1. Introduction
Mine ventilation systems are essential for maintaining a safe underground environment, boosting productivity, and safeguarding worker health, making them a critical component of mine operations [
1]. Inefficient ventilation systems can contribute to hazardous situations, such as gas accumulation, oxygen deficiency, and poor air quality, all of which are major contributors to mining accidents [
2]. For instance, the 2002 Shanxi coal mine explosion in China, which claimed the lives of over 200 miners, was caused by inadequate ventilation, leading to the accumulation of explosive gases. In contrast, the 2010 Copiapó mine disaster in Chile underscored the critical role of the ventilation system. When 33 miners were trapped for 69 days, the mine’s ventilation system ensured a continuous supply of breathable air, preventing oxygen deficiency and sustaining the miners’ survival underground, ultimately contributing to their successful rescue. Consequently, the efficient management and performance enhancement of mine ventilation systems have consistently been a focal point of interest for both industry and academia. Studies include reviews of ventilation monitoring and control technologies [
3], the development of quantitative assessment methods for airflow stability [
4], and dynamic ventilation modeling that incorporates thermal and gas pollutant simulations [
5]. Additionally, the following were proposed: ventilation management procedures to ensure regulatory compliance [
6], the use of ventilation-on-demand technologies [
7], and the optimization of oxygen supply through computational fluid dynamics [
8]. Furthermore, research by [
9] explored the integration of real-time data monitoring with predictive analytics to improve system reliability, all aimed at enhancing the safety and economic efficiency of ventilation systems in mines.
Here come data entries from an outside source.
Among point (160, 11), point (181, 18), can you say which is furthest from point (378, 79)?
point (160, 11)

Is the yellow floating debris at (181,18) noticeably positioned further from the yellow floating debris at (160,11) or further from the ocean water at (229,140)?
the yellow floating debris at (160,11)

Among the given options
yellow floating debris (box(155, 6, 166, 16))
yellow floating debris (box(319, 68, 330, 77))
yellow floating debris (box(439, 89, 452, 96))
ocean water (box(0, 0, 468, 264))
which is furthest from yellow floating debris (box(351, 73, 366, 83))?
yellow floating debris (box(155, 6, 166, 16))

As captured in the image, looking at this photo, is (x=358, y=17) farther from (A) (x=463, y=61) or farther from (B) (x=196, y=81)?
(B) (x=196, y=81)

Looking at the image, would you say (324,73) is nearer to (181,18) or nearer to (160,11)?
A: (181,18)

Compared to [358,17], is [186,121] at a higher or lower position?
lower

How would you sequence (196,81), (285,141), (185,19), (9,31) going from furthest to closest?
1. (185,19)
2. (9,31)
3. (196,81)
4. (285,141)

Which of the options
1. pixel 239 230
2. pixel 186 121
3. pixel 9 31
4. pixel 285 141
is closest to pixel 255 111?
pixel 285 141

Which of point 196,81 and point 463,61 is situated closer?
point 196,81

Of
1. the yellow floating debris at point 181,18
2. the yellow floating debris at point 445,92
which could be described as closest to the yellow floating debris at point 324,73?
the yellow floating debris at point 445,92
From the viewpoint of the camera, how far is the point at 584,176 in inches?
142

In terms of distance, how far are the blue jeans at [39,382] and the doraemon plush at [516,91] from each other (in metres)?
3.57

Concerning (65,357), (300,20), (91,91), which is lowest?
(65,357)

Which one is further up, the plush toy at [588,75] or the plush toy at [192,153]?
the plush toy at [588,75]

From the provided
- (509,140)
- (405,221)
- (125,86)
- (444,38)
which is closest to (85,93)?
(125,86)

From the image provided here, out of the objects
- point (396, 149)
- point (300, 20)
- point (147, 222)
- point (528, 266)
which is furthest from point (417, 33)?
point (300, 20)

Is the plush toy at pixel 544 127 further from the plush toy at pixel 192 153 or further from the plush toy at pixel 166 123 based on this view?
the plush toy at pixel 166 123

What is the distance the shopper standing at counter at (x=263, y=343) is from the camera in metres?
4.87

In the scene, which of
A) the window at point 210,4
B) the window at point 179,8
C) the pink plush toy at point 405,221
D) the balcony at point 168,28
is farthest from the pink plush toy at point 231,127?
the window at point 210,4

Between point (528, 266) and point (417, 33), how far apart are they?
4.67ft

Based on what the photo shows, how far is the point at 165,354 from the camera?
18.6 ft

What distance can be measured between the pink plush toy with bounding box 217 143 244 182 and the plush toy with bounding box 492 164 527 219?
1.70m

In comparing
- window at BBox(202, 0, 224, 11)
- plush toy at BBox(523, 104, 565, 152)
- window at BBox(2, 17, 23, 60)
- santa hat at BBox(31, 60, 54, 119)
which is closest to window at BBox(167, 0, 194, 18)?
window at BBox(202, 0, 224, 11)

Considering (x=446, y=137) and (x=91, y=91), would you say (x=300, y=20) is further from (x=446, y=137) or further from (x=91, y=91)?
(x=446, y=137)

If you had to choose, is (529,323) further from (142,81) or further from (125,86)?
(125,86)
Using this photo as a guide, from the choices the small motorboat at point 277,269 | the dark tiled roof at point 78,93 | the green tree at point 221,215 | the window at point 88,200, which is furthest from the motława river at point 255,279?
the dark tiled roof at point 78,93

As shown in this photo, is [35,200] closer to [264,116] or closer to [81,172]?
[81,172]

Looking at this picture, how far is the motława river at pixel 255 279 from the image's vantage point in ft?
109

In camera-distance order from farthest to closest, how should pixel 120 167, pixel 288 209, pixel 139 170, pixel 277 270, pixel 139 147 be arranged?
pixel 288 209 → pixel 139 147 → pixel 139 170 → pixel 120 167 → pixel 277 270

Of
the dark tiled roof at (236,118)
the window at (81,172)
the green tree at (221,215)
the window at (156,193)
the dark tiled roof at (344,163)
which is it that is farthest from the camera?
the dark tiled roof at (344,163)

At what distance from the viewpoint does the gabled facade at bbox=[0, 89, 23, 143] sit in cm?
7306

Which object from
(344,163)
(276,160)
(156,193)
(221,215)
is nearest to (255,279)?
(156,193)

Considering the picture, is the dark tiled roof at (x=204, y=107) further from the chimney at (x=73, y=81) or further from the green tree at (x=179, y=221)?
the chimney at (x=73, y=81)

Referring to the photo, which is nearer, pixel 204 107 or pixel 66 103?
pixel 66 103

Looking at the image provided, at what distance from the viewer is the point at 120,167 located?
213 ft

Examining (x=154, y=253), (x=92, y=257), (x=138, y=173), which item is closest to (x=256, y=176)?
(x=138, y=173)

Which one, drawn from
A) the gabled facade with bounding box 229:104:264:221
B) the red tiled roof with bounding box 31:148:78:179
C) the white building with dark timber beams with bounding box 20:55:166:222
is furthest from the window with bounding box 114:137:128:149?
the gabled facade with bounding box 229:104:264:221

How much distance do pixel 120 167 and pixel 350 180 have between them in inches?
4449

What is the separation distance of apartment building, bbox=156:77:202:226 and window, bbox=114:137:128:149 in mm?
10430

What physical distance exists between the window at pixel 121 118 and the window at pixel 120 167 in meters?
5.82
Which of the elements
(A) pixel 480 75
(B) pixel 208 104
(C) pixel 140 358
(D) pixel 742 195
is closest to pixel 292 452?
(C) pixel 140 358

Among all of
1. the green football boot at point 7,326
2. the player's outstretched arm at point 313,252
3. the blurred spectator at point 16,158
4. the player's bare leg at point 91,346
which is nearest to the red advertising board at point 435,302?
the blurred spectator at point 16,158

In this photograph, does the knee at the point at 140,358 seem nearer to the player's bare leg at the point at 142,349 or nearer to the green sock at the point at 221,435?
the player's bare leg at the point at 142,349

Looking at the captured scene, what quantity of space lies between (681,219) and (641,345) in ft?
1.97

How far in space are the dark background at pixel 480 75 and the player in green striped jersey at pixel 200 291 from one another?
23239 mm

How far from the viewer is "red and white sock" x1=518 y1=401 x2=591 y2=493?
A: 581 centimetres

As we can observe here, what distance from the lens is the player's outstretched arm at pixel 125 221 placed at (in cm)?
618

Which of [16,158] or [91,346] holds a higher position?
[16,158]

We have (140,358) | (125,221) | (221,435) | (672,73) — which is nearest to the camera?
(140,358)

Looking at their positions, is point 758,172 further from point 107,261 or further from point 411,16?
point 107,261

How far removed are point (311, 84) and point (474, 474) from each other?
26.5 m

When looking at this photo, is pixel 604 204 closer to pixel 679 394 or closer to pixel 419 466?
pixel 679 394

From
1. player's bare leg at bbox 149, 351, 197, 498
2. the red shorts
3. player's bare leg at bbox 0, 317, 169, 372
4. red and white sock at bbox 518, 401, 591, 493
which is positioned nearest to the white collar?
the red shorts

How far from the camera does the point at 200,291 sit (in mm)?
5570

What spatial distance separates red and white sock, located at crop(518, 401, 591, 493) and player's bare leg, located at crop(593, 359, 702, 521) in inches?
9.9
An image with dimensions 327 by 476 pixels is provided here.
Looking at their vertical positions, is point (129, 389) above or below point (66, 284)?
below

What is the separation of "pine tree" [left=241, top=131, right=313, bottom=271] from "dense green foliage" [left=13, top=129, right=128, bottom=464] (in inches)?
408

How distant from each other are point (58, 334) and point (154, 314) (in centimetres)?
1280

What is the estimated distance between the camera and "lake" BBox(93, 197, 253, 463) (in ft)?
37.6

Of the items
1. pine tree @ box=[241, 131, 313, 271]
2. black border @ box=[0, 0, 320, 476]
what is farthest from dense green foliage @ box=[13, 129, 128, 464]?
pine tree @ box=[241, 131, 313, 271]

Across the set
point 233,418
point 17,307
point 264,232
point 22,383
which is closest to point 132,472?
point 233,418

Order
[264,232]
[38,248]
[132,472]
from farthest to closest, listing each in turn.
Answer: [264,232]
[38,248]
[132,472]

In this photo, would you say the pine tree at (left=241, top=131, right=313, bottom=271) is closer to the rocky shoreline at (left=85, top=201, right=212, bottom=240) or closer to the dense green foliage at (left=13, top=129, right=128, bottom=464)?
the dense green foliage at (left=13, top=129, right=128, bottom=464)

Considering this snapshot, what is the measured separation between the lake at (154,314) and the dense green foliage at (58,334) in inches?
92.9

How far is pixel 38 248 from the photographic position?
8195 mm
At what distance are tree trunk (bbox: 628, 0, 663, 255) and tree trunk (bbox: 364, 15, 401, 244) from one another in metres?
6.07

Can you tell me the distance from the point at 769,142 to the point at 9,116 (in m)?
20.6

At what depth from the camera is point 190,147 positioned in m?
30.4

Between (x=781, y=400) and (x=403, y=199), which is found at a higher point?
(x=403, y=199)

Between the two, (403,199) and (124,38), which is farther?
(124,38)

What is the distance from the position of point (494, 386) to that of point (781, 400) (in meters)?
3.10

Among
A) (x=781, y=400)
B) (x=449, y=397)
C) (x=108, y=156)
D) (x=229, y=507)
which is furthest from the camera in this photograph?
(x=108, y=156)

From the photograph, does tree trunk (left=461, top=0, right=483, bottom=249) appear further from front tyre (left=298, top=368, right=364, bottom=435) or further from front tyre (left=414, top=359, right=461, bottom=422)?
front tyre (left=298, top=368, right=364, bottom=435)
However, most of these efforts have primarily concentrated on the optimization of ventilation parameters and system configurations, with relatively little attention paid to the comprehensive management and analysis of accident-related data within ventilation systems.
Traditionally, the safety management of mine ventilation systems relies on manual inspection records, spreadsheet-based documentation, and relational database systems. These conventional methods typically focus on monitoring key parameters, such as airflow volume, gas concentration, and equipment status [
10,
11]. However, they face significant limitations when handling heterogeneous, complex, and dynamically evolving safety data. Specifically, rigid data structures, limited scalability, and reliance on manual analysis make it challenging to integrate multi-source information and uncover implicit relationships among personnel, equipment, and environmental factors. These limitations can result in inefficiencies in accident analysis, knowledge discovery, and decision-making processes.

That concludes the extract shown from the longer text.